(TASK TO COMPLETE): Somewhere below are a line with "Fabrik an einem" and a later line with "Ismaila Sarr celebrates". Output exactly those lines and all lines between them.
Top of DATASET CONTENT
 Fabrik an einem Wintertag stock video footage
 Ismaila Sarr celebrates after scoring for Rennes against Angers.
Bottom of DATASET CONTENT
Top of DATASET CONTENT
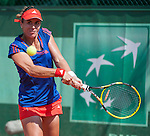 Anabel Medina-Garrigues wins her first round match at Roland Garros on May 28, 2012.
Bottom of DATASET CONTENT
Top of DATASET CONTENT
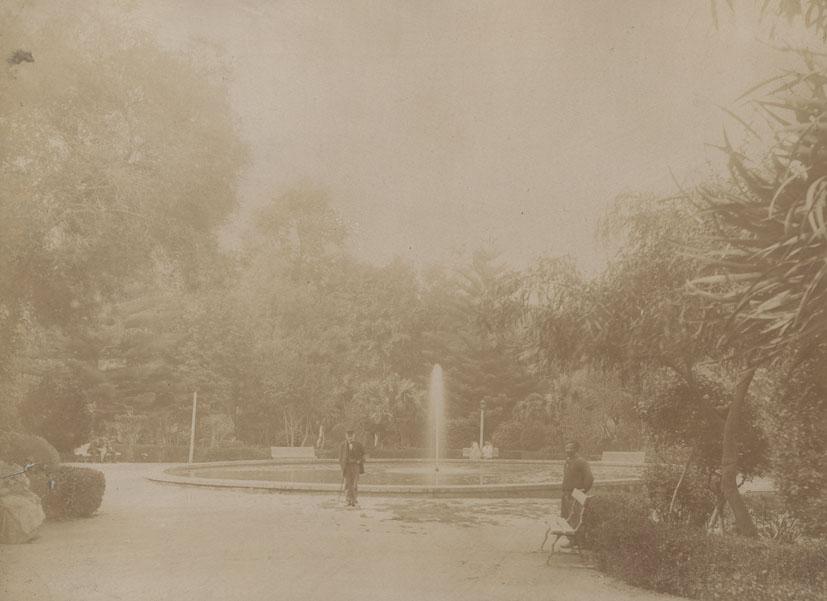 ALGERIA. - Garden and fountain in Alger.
Bottom of DATASET CONTENT
(OUTPUT OF THE EXERCISE):
 Fabrik an einem Wintertag stock video footage
 Ismaila Sarr celebrates after scoring for Rennes against Angers.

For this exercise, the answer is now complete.